Jupiter mission: Boom successfully deployed Sensor from TU Braunschweig as part of the instrument package begins its work
One week after launch, the boom on which the magnetometer instrument is installed on the JUICE spacecraft was successfully deployed. The magnetometer instrument, J-MAG for short, which has now begun its work, consists of several sensors. One of the sensors was developed at Technische Universität Braunschweig. Folding out the boom is a prerequisite for the correct recording of magnetic field data. Only in this way can the smallest magnetic fields be observed, which originate from oceans beneath the lunar surfaces. J-MAG thus allows an insight into the interior of Jupiter’s moons.
JUICE was launched on 14 April 2023 on an Ariane 5 launcher from the European Spaceport in Kourou, French Guiana. A week later, on 21 April, the 10.6-metre boom was deployed and the J-MAG magnetometer instrument was switched on. The data collected by J-MAG captured the moment of deployment.
The J-MAG instrument will be crucial for the JUICE mission to characterise the oceans suspected to lie beneath the outer ice crusts of three of Jupiter’s moons – Ganymede, Callisto and Europa – and to determine whether they could harbour life.
Although JUICE will take about eight years to reach the Jupiter system, the early deployment of the instrument is an important milestone for the feasibility of the mission.
Michele Dougherty, Professor of Space Physics at Imperial College London, is leading the J-MAG project: “It was a great relief to see the successful deployment of the magnetometer boom, which was the crucial next step for the team.”
J-MAG consists of three sensors built at TU Braunschweig, Imperial College London and the Graz Institute for Space Research of the Austrian Academy of Sciences in collaboration with Graz University of Technology, Austria.
The two instruments at Imperial College London and TU Braunschweig are “fluxgate” sensors that can measure the direction and strength of magnetic fields. They are designated as “outboard” (MAGOBS) and “inboard” (MAGIBS, TU Braunschweig) sensors, respectively, spaced about three metres apart, with MAGOBS mounted near the end of the boom.
Plot of the magnetic field data shows the instrument mast unfolded
A diagram shows the strength of the magnetic field from the two fluxgate sensors MAGOBS and MAGIBS before and after the mast was unfolded. The left side of the diagram shows the measurement of the local magnetic field traces before the boom deployment. The sensors are mounted on the side of the spacecraft and MAGOBS is close to two of the spacecraft’s thrusters, which are very magnetic, explaining the large discrepancy in the two field strengths between MAGOBS and MAGIBS.
On the right, the curves change when the boom is deployed, which takes about two seconds. The two field strengths are then at a similar level close to zero and are stable.
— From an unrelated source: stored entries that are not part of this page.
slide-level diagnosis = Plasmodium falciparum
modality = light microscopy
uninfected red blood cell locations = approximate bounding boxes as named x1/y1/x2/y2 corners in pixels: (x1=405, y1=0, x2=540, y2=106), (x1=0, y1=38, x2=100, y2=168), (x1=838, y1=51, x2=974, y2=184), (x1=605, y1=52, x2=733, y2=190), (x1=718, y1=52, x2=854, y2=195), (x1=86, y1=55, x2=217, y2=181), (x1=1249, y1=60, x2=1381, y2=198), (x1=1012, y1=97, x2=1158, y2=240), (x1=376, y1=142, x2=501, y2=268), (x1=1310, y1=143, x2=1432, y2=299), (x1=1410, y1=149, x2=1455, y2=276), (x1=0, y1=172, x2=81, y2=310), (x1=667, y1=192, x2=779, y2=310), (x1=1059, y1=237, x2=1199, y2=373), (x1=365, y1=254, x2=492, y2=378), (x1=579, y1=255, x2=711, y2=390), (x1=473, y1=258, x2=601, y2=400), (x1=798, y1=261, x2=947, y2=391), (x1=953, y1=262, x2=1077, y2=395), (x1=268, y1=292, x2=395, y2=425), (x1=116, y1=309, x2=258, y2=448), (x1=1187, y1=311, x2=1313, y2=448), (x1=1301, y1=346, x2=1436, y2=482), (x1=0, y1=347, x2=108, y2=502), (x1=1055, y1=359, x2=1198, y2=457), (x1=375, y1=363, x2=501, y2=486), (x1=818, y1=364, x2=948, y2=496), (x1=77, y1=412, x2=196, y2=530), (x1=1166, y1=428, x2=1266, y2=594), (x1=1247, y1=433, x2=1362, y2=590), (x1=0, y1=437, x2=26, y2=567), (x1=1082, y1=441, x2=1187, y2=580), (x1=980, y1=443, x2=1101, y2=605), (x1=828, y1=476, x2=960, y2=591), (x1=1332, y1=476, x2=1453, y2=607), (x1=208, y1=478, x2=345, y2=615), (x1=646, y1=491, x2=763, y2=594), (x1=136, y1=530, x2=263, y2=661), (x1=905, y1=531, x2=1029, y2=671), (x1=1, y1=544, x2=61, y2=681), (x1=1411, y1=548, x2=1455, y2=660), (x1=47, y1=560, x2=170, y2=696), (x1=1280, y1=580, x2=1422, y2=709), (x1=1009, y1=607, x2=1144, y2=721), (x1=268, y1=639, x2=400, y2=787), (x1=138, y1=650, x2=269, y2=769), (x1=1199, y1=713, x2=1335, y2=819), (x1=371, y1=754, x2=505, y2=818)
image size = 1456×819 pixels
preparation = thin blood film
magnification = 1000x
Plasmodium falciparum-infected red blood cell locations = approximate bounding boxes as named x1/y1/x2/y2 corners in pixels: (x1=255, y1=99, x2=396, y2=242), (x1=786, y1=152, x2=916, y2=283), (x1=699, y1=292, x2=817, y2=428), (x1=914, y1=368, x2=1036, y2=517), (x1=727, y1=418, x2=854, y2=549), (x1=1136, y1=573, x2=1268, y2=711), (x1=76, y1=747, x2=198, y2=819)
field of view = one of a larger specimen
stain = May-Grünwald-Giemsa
This indicates that the boom could be fully deployed and both sensors are measuring the ambient solar wind field, which is very small – in the range of a few nanoTesla (nT).
To fully calibrate the J-MAG instrument, the third sensor, MAGSCA, which measures magnetic field strength, needs to be turned on, which will be done in the coming week.
TU Braunschweig also involved in ESA mission with camera data processing unit
In addition to the Institute of Geophysics and Extraterrestrial Physics at TU Braunschweig, the Institute of Computer and Network Engineering is also involved in the Jupiter mission. Under the direction of Professor Harald Michalik, a data processing unit for the JANUS camera was built here. The camera is used to characterise the surfaces of Jupiter’s moons Ganymede, Callisto and Europa in order to study their geological activity. The task of the data processing unit is to control the camera electronics and to compress the image data in real time before the images are copied into the data storage of the JUICE spacecraft and sent from there to Earth at a low data rate.
About the JUICE mission
In 2030, the JUICE orbiter will arrive in the Jupiter system. A three-and-a-half-year investigation period will then begin. The structure, composition and dynamics of Jupiter’s atmosphere will then be studied. This will be followed by fly-bys of Jupiter’s moon Europa, focusing on geology and composition. Furthermore, the inner structure, the surface and the outermost layer of the atmosphere of the moon Callisto will be studied in detail. The final phase of the European Space Agency (ESA) mission is dedicated to Ganymede. For this, the orbiter will enter a stationary orbit around the moon. In this final phase, magnetic field observations have particularly high priority, as they can provide valuable information about the interior of the moon. The goal is to determine the depth and extent of the suspected ocean and to understand the source of Ganymede’s own field and its interaction with Jupiter’s magnetic field.